- **INSTRUCTIONS**:
**a)** In the lecture excerpt, why does the Agency Statistician object to the ratio estimator for $C$?
**b)** Write out everything from "The Former Circus" down to "terms of variance!" in the lecture excerpt, substituting "mean squared error" for "variance".

Since $C$ is unknown, we can apply the ratio estimator
$$
\hat{C} = \frac{\frac1 n \sum_i^n \frac{p(\Y \mid \M_i) p(\M_i)}{\rho_i}}{ \frac1 n \sum_i^n \frac{1}{\rho_i}} =  \left[ \sum_i \frac{1}{p(\Y \mid \M_i) p(\M_i)} \right]^{-1}
$$

. . .

But this is the "infamous" harmonic mean estimator, said the Agency Statistician!  While unbiased, it's is highly unstable!

. . .

The Former Circus Statistician (hoping to keep this gig): 

- Wait! - I know that the Horvitz-Thompson (HT) estimator uses only the unique sampled values and not the frequencies

- HT dominates the Hansen-Hurwitz in terms of variance!

- but we can't use MCMC...


## Proposal Distribution

Former Circus Statistician:   So tell me more about $q$ in MCMC

- ratio $\frac{p(\Y \mid \Mg^*) p(\Mg^*)}{q(\Mg^* \mid \Mg)}$ looks like importance sampling

- what are choices for $q(\Mg^* \mid \Mg)$?

- what about independent proposals $q(\Mg^*)$?


## Adaptive Independent Metropolis 

Griffin et al (2021):

 - Independent Metropolis Hastings 
   $$q(\g) = \prod \pi_i^{\gamma_i} (1 - \pi_i)^{1-\gamma_i}$$
   
  -  Product of **Independent** Bernoullis
 - Use adaptive Independent Metropolis Hastings to learn $\pi_i$ from past samples plus Rao-Blackwellization
 
 - optimal for target  where $\gamma_j$ are independent _a posteriori_
 
 - still uses Metropolis-Hastings Ratio to accept
 
 - And they use Monte Carlo frequencies!
 
 - but it does not work well for sampling with replacement and importance sampling in general
 

## Factor Target

- The joint posterior distribution of $\g$ (dropping $\Y$) may be factored:
$$p(\Mg \mid \Y) \equiv p(\g) = \prod_{j = 1}^p p(\gamma_j \mid \g_{<j})

- **GIVEN ENTRIES**:
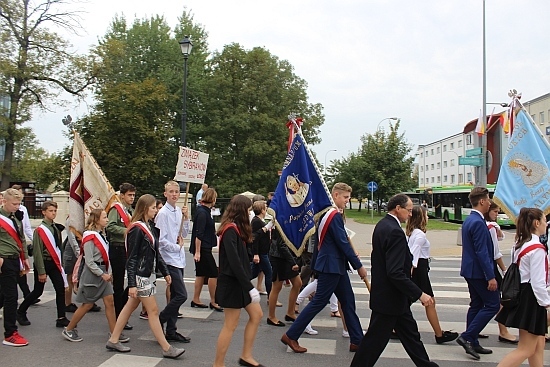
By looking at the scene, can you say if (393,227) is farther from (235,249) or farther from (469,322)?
(469,322)

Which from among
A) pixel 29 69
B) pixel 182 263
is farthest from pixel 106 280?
pixel 29 69

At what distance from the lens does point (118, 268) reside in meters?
6.72

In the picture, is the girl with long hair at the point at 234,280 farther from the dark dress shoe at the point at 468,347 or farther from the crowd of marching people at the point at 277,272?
the dark dress shoe at the point at 468,347

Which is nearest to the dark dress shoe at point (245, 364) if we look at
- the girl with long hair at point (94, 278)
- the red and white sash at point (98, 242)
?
the girl with long hair at point (94, 278)

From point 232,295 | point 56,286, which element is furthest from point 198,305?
point 232,295

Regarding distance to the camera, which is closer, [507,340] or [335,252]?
[335,252]

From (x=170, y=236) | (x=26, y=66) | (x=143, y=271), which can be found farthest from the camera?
(x=26, y=66)

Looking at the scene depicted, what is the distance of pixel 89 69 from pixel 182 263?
85.4 feet

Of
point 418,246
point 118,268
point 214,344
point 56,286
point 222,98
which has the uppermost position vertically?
point 222,98

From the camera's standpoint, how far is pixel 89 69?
2958cm

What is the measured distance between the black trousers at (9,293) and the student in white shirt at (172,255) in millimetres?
1698

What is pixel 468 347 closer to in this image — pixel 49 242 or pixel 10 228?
pixel 49 242

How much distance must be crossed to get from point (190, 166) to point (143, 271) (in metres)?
4.34

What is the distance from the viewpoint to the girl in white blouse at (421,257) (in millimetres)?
6281
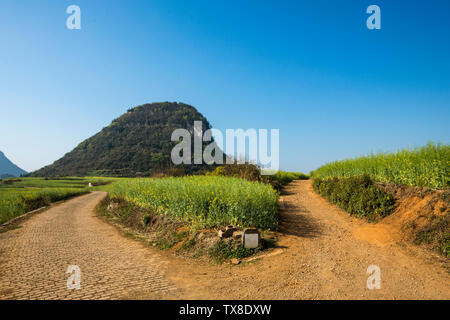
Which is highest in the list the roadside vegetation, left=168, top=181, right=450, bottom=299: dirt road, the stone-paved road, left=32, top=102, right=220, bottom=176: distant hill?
left=32, top=102, right=220, bottom=176: distant hill

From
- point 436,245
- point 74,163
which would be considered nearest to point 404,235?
point 436,245

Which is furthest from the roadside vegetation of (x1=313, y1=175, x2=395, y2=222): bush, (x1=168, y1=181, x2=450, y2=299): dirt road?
(x1=168, y1=181, x2=450, y2=299): dirt road

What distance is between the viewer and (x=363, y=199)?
8195 millimetres

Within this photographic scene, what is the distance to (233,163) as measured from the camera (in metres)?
17.1

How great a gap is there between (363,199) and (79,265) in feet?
28.2

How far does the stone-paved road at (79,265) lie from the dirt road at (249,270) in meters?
0.02

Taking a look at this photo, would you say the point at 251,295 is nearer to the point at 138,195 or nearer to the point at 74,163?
the point at 138,195

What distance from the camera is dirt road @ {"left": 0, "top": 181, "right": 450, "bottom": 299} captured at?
3.95 metres

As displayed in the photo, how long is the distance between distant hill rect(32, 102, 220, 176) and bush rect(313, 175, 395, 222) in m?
46.1

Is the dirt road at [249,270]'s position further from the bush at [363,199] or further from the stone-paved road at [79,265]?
the bush at [363,199]
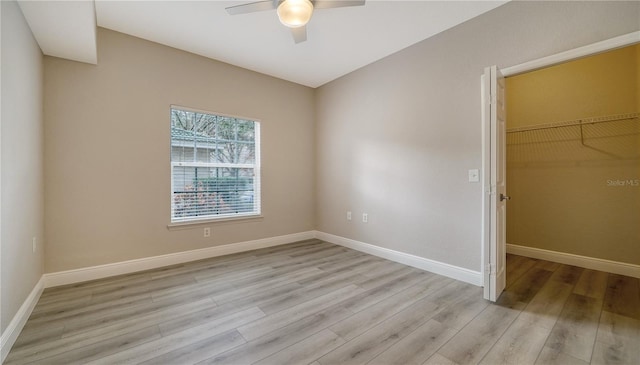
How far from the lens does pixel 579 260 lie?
314 cm

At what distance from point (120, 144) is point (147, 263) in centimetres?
141

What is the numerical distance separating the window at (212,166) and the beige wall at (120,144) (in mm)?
134

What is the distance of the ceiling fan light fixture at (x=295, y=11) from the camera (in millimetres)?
1950

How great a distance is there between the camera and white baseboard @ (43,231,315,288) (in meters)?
2.62

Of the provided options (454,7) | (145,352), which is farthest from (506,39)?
(145,352)

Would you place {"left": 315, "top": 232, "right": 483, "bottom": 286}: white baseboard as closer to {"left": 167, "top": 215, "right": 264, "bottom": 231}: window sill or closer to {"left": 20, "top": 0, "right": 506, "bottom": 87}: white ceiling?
{"left": 167, "top": 215, "right": 264, "bottom": 231}: window sill

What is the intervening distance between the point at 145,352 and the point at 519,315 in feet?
8.92

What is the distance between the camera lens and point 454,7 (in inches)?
97.5

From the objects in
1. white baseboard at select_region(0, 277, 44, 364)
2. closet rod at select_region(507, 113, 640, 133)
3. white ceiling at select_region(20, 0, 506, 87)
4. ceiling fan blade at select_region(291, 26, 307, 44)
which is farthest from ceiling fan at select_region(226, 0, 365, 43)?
closet rod at select_region(507, 113, 640, 133)

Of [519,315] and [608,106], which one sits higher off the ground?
[608,106]

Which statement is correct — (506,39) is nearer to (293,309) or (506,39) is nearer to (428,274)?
(428,274)

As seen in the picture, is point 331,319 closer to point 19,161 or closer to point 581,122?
point 19,161

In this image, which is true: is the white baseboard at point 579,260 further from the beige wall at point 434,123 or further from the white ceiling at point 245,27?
the white ceiling at point 245,27

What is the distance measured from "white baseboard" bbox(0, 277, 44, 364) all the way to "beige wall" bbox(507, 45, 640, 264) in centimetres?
524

- **PER-TASK OUTPUTS**:
**a)** The ratio estimator turns out to be the "infamous" harmonic mean estimator. Although that estimator is unbiased, it is highly unstable.

**b)**
The Former Circus Statistician (hoping to keep this gig): 

- Wait! - I know that the Horvitz-Thompson (HT) estimator uses only the unique sampled values and not the frequencies

- HT dominates the Hansen-Hurwitz in terms of mean squared error!